**Challenge**
Write out the school blog passage word for word, beginning at the words "Sunday, 16 April" and stopping after the words "other purposes too.".

**Source passage**
□ □ □ □ □ □ □

I (deliberately) turned away for a minute or two, and then looked back. There he was drawing bold lines, shading, sketching, his hand going nowhere near the eraser. And there was a smile on his face.

I'd encouraged him to take a risk, to stop being fearful of consequences, and just do it. I regret not going back an hour or so later to see what he had produced.

Isn't this the way with so many of us, and our learning and our creativity? How many of us tell ourselves that we can't draw? That we are tone deaf? That we can't do maths? That we can't dance?

That's why we opted early on to state that one of our areas of strategic intent at Hornby High School was to encourage risk taking. What deliberate acts of teaching, what deliberate acts of relationship building, do teachers and schools need to foster in this regard to support greater creativity?

Creativity means different things to different people, at different times, but if we keep it front and centre (as we can when empowered by the Manaiakalani kaupapa, and the 'learn, create, share' pedagogy) learners are the winners, kura are the winners, the world is the winner. This risk taking thing is pretty powerful, eh...

Sunday, 16 April 2023

Final post as Tumuaki of Hornby High School

When I began this professional blog seven years ago I had one key purpose in mind.

It was originally meant to document our Hornby High School journey for our community to see and celebrate. Over the seven years it has taken on other purposes too.

□ □ □ □ □ □ □

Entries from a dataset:
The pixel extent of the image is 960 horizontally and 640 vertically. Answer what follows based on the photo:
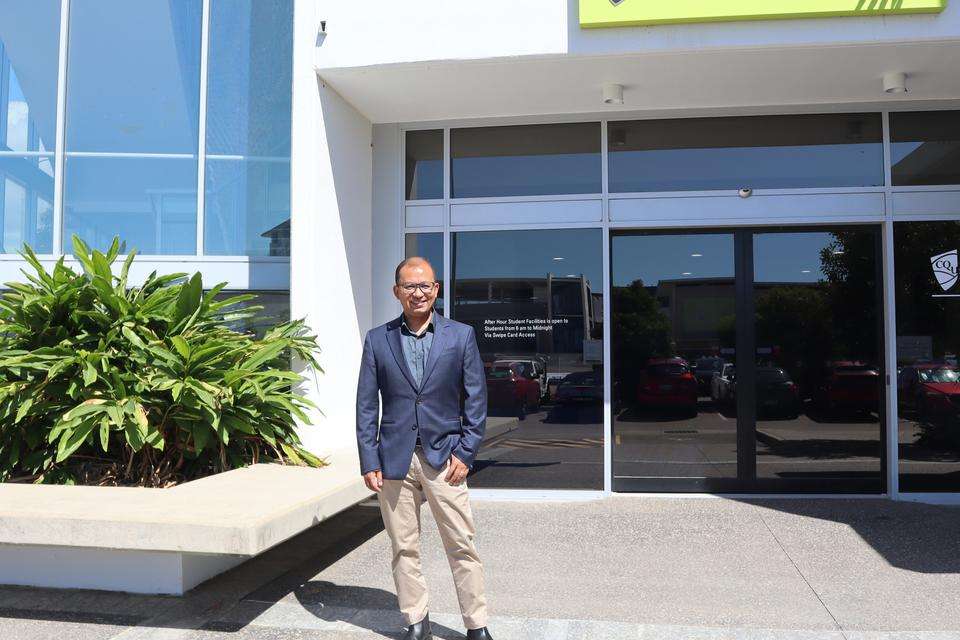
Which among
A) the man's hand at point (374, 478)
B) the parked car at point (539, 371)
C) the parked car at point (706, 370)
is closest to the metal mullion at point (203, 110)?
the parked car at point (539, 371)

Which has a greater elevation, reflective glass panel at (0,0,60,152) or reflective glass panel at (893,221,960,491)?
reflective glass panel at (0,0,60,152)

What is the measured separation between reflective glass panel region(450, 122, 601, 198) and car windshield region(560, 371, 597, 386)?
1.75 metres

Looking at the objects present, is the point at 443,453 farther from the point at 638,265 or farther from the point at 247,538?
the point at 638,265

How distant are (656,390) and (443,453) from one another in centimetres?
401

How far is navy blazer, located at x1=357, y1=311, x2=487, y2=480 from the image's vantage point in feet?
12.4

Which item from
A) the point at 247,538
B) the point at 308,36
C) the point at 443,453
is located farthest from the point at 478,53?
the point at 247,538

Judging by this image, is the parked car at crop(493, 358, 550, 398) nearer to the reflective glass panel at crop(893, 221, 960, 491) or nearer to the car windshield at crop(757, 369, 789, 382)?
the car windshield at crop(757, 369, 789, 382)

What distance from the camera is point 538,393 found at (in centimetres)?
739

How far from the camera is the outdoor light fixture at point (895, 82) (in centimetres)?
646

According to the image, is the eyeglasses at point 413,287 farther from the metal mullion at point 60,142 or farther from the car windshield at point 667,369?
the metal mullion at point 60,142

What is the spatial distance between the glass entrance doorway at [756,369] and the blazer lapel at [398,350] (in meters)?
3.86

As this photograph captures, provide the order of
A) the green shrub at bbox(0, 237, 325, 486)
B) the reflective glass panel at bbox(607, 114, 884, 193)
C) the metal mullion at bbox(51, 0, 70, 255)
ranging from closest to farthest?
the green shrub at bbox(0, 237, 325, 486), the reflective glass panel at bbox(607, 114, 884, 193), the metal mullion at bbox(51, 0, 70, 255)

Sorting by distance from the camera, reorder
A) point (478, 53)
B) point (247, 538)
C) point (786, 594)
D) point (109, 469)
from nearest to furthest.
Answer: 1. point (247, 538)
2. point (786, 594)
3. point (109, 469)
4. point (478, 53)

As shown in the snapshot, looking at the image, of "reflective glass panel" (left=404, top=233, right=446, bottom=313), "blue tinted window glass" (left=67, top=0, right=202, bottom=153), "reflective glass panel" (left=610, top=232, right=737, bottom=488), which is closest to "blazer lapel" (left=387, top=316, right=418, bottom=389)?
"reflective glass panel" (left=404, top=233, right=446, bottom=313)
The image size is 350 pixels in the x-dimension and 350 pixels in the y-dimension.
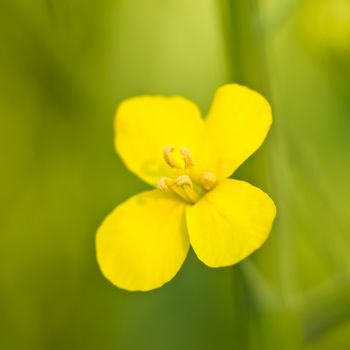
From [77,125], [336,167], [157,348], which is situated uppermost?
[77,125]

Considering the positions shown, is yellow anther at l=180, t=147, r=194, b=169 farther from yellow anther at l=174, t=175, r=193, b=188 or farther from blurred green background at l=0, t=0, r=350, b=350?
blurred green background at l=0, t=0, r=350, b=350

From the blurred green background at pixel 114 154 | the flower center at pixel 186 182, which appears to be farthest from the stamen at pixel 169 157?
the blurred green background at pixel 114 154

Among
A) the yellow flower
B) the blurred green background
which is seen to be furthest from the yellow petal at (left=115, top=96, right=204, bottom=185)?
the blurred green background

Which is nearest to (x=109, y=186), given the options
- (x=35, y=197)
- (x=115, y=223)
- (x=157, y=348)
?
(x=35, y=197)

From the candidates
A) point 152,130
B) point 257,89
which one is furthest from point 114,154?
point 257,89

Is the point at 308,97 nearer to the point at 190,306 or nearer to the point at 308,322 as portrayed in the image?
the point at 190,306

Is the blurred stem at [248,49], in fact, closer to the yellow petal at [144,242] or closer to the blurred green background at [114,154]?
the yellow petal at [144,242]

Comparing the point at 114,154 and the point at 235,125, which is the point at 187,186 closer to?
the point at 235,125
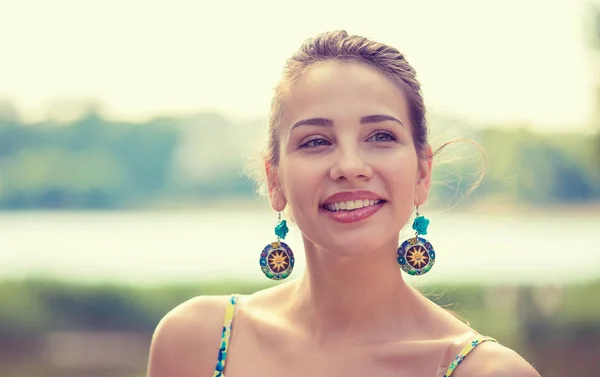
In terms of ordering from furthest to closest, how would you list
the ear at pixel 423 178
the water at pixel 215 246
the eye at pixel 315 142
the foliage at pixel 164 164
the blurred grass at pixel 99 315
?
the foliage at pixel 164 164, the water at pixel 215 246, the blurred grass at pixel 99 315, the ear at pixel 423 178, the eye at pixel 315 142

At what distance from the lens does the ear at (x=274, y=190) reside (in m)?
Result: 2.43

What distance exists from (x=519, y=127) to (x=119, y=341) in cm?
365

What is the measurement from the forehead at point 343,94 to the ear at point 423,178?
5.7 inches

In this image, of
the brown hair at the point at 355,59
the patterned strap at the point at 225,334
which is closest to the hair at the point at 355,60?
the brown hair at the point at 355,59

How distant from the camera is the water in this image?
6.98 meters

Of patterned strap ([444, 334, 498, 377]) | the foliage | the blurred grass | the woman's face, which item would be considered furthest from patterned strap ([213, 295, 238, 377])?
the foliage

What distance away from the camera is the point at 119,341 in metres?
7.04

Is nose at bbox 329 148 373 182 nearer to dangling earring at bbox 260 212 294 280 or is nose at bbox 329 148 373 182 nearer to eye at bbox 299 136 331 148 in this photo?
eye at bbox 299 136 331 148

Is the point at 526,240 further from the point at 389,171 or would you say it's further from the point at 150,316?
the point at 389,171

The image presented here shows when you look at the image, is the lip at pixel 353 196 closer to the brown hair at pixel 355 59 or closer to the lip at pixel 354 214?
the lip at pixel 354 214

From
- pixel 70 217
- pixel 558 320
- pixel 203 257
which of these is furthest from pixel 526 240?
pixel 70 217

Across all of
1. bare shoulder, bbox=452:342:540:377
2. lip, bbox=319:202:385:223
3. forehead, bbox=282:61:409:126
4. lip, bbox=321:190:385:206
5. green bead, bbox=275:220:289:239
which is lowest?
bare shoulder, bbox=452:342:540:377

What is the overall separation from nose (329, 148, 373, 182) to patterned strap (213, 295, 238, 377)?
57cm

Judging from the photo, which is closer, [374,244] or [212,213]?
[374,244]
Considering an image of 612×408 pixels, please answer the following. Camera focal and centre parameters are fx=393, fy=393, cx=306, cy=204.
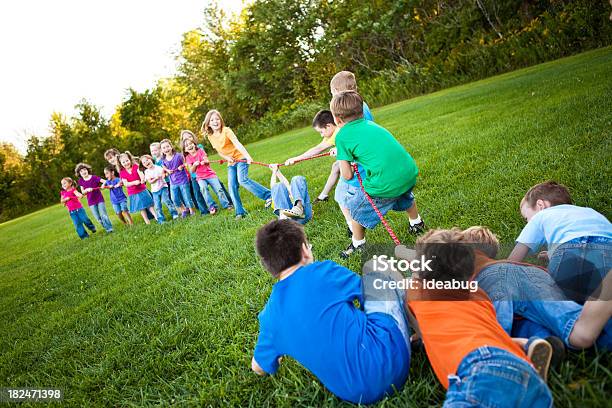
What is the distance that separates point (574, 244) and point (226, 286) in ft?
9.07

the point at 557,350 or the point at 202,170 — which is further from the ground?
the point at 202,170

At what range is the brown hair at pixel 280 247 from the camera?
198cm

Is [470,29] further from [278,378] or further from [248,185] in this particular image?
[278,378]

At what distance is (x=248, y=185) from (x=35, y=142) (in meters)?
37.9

□ □ □ □ □ □ □

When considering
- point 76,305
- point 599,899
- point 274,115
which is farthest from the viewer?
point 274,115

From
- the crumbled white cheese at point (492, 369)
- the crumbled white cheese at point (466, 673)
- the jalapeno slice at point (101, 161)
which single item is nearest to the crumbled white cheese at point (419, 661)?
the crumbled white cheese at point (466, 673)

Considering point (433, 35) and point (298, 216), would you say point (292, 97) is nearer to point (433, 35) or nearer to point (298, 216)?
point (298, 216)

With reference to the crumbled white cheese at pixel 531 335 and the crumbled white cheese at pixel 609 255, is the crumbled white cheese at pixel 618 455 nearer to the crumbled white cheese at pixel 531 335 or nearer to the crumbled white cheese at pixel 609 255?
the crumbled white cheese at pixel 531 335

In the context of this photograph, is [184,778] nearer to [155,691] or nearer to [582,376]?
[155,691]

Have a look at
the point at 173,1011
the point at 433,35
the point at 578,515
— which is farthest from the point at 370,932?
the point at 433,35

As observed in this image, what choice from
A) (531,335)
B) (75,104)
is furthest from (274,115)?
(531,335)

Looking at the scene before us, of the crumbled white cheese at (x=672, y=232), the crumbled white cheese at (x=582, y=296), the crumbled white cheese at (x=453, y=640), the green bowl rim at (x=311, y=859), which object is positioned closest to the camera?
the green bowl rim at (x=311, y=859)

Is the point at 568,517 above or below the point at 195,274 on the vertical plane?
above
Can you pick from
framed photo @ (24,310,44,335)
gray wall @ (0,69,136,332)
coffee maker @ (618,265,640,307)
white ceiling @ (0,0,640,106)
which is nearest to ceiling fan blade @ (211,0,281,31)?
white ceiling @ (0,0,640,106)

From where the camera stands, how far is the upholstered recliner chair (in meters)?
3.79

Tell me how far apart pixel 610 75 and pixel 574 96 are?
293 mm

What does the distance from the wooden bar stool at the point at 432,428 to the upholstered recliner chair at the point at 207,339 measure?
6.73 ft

□ □ □ □ □ □ □

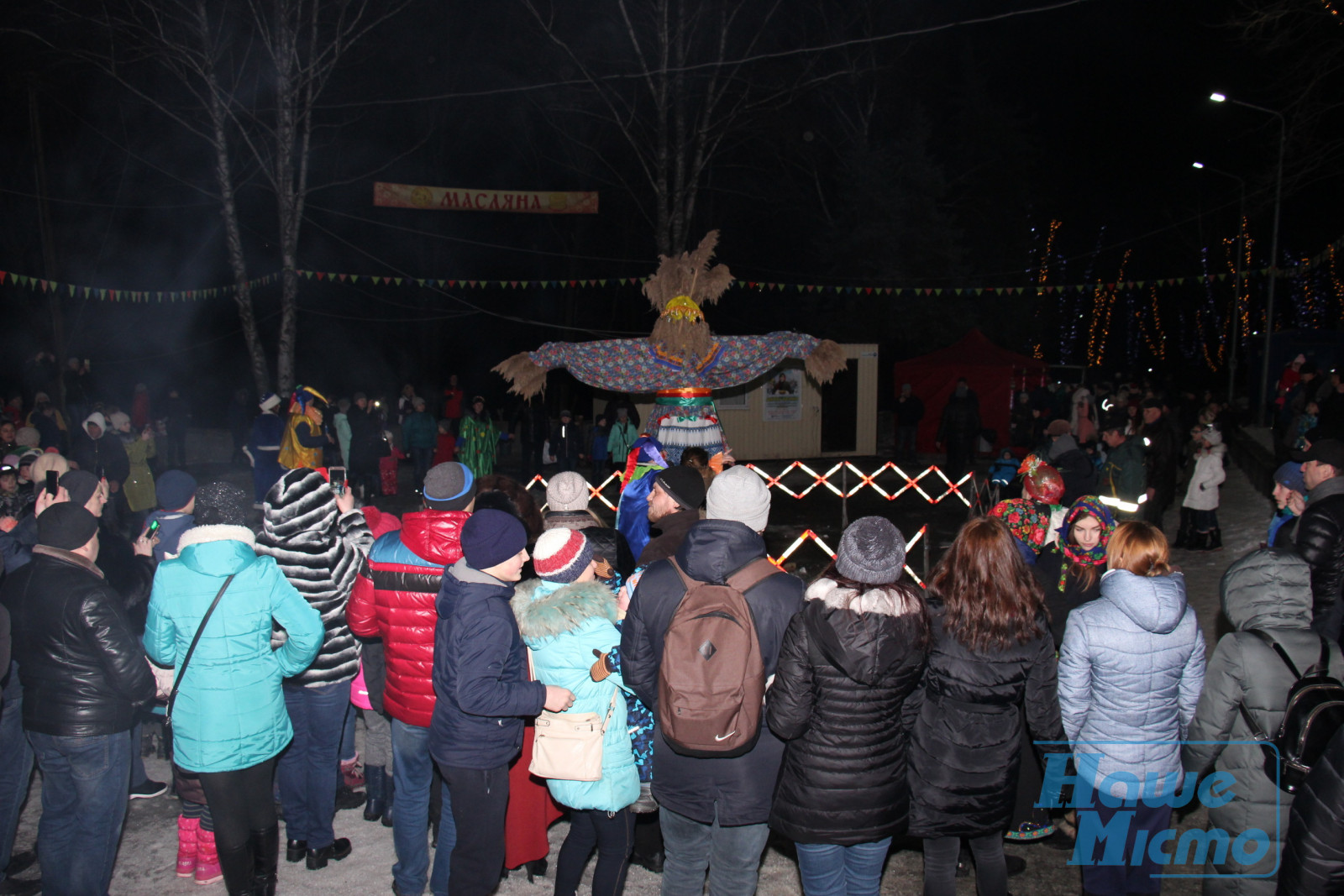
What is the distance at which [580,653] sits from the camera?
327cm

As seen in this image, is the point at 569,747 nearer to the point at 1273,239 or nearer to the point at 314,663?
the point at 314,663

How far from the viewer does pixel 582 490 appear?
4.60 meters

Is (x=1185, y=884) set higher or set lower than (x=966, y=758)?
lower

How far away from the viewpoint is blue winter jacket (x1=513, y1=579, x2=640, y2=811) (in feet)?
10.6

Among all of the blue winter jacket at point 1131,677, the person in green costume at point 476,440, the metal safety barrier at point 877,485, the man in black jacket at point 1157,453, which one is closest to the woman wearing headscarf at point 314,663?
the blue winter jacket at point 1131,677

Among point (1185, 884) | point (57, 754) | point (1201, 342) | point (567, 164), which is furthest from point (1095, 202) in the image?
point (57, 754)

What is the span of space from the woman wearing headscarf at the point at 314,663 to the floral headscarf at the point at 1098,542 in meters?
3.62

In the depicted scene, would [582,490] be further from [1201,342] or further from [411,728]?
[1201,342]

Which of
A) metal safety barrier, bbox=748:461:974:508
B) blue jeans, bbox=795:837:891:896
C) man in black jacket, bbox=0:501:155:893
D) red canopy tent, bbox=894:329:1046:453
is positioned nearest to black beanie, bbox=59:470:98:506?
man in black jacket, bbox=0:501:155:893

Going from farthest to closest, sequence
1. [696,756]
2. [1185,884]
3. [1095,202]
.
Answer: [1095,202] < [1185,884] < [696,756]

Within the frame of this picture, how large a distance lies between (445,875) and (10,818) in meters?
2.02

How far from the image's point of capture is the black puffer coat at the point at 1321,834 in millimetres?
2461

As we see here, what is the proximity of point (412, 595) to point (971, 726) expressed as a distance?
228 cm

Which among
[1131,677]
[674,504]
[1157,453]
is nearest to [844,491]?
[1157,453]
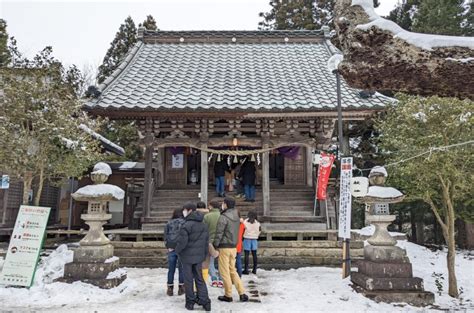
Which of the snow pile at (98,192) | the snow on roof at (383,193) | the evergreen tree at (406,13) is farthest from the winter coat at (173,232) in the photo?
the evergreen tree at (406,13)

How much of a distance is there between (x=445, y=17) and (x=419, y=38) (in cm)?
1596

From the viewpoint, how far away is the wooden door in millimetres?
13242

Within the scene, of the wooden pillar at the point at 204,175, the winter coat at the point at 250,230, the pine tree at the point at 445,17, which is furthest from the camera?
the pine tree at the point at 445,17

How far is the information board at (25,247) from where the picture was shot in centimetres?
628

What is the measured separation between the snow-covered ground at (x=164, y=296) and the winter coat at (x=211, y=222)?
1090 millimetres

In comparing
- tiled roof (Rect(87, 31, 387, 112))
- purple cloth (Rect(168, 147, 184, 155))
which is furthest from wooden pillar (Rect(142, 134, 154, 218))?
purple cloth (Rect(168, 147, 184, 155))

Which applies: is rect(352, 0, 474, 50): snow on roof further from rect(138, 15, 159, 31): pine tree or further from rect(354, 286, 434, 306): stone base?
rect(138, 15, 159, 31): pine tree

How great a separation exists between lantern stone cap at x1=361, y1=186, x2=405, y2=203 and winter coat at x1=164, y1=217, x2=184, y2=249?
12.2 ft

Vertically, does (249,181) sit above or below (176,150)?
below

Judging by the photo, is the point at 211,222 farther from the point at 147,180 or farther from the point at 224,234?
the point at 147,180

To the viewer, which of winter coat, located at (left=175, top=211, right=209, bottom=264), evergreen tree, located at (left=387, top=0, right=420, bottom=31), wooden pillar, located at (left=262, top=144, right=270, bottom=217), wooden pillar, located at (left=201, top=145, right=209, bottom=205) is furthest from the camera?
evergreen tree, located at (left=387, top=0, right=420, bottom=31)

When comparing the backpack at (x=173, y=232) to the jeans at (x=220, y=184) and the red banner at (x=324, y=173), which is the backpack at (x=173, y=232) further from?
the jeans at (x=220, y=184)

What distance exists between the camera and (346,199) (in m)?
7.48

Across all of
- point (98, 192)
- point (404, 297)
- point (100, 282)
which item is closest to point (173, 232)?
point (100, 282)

□ □ □ □ □ □ □

**Reply**
Sunday, 16 April 2023

Final post as Tumuaki of Hornby High School

When I began this professional blog seven years ago I had one key purpose in mind.

It was originally meant to document our Hornby High School journey for our community to see and celebrate. Over the seven years it has taken on other purposes too.